When the teller appeared, armed with a stack of cheque books, he was introduced to Mr. Owen. He was a sardonic-looking person with a pair of glittering eyes and a tongue that was awed by no man, regardless of how much he was worth.

"Not at all sure whether I'm glad to meet you or not," he told Mr. Owen. "Your partners' cheques are bouncing all over the bank, and now I'll have to play leap-frog with yours, I suppose. Don't you birds ever get tired of spending money? I know I am, of trying to find it for you."

"Our new partner has lots of money to spend," said Mr. Dinner proudly. "He's just established a splendid line of credit, and he owes me five dollars already."

"Write him a cheque," put in Larkin, "or you'll never hear the end of it."

"And while you're settling up," Mr. Hadly suggested, "you might as well let me have that half-dollar back."

"I'd like to sit next to you in hell," said Mr. Larkin admiringly to the president, "but I fear you would pick my pockets even while we shivered."

"Our hands would probably become entangled," replied Hadly, smiling at last, now that the unpleasant business was over. "Glad to have met you, Mr. Owen. Bear in mind that just because you have fifteen hundred a month you don't have to spend it all."

"Certainly not," said the Major. "We don't expect him to. We have all sorts of ideas about the disposition of his funds."

"I want a cheque for five berries," Mr. Dinner dully declared.

"Give him his cheque and let's pound along," put in Mr. Larkin. "That damned Kiarian luncheon has to be outfaced. Come along, gentlemen. We must thud. Drop round to see our new partner, Hadly, old crow. You'll find him immersed in a book in the Pornographic Department."

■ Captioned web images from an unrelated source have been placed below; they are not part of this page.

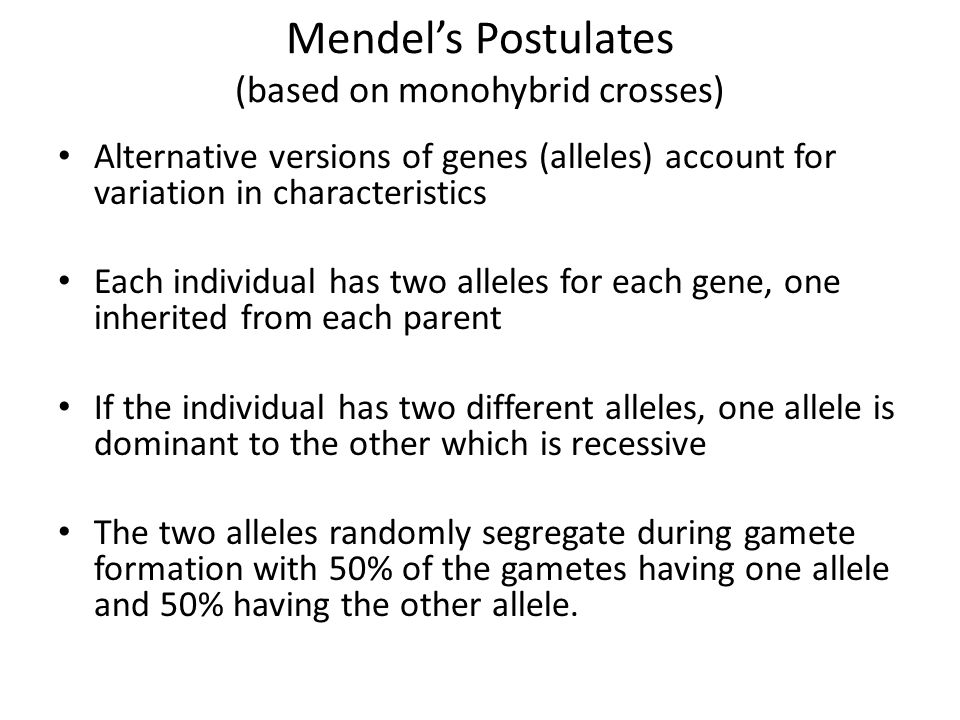 Allelic Interactions Complete Dominance Partial Dominance Codominance Multiple Alleles Pleiotropy Multigenic traits Environmental Interactions
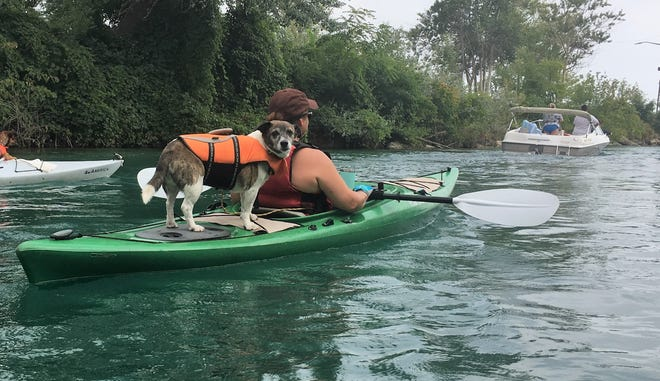 Dog Izzy travels aboard the kayak of Lou Anne Blount during the 2018 Port Huron Paddle Fest on Aug. 26, 2018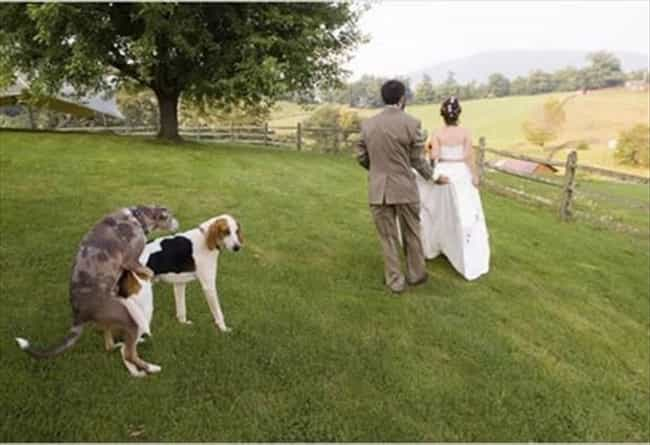 Must Be Something in the... is listed (or ranked) 4 on the list 20 Wedding Photos Gone Wrong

And with this merry leave-taking Mr. Larkin hustled his partners from the presence of the president of the most powerful bank in the city. At the door Major Britt-Britt paused and looked back at Mr. Hadly.

"When people come to see us," he announced, "especially old and valued friends, we'd consider ourselves lepers if we didn't give them a drink."

The door closed on the president's unprintable retort.

"Oh, dear me, yes," Mr. Larkin murmured happily as they strolled down the street. "That's how we do things here. It gives me a deal of pleasure to do old Hadly in the eye. Just the same, I don't believe all bank presidents are conceived in cold storage. Hadly really is a charming fellow."

"How long does this credit last?" asked Mr. Owen.

"Indefinitely, my dear fellow. Indefinitely," the senior partner assured him. "Forget all about it. We can do anything with that bank except dynamite the vaults. They wouldn't like that."

"Let's catch a spray of drinks before we join the Godly," Mr. Dinner suggested.

"Not a bad idea," said the Major.

"A good idea," agreed Larkin. "Then we'll feel better equipped to establish a reign of terror among the Kiarians."